Text provided:
──────────

He was trustee of the Commonwealth Trades Union Council Charitable Trust from 1985 to 1989 and of the Save The Children Fund from 1985 to 1990. For the Institute for Public Policy Research, he was trustee from 1989 to 1994 and treasurer from 1990 to 1994. Since 1981, Christopher was also trustee of the Trades Union Unit Trust Charitable Trust and since 1998 of the Douglas Houghton Memorial Fund.

==Personal life and death==
From 1953 until her death, Christopher was married to Adela Joy Thompson. Lady Christopher died on 11 October 2024, at the age of 105.

Lord Christopher died on 11 July 2026, aged 101.

──────────

Supplied information:
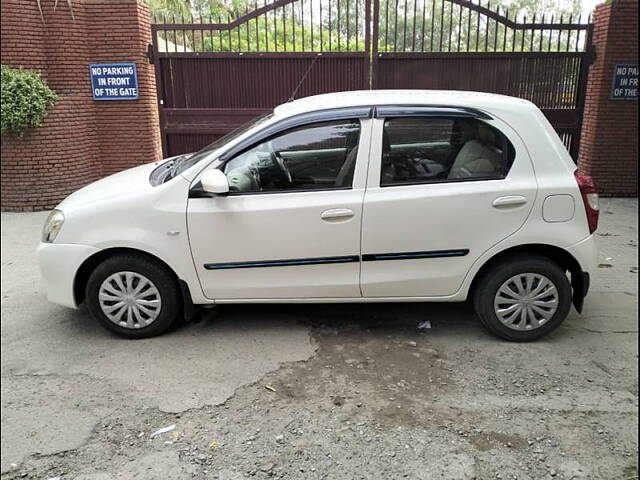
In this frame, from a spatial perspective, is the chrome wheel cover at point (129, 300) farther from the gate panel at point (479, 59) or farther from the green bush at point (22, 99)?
the gate panel at point (479, 59)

──────────

Required actions:
1 - Sum up the passage about Lord Christopher in two sentences.
2 - Extend the passage about Lord Christopher, picking up right after its last sentence.

Responses to the exercise:
1 - Lord Christopher served as a trustee of several charitable bodies, including the Save The Children Fund and the Institute for Public Policy Research, where he was also treasurer from 1990 to 1994. He was married to Adela Joy Thompson from 1953 until her death on 11 October 2024 at the age of 105, and he died on 11 July 2026, aged 101.

2 -
==Honours==
In the 1984 New Year Honours, Christopher was appointed a Commander of the Order of the British Empire (CBE) and in 1989 a Fellow of the Royal Society of Arts (FRSA). On 30 July 1998, he was created a life peer as Baron Christopher, of Leckhampton in the County of Gloucestershire, taking the Labour whip. Following the death of Lord Carrington in July 2018, Christopher became the oldest sitting member of the House of Lords. In March 2021, he took a leave of absence from the House of Lords; he returned to the House of Lords in May 2024. In May 2026, he was removed from the House of Lords because of non-attendance in the preceding session of Parliament.

==Works==
- Policy for Poverty (1970)
- The Wealth Report (1979)
- The Wealth Report 2 (1982)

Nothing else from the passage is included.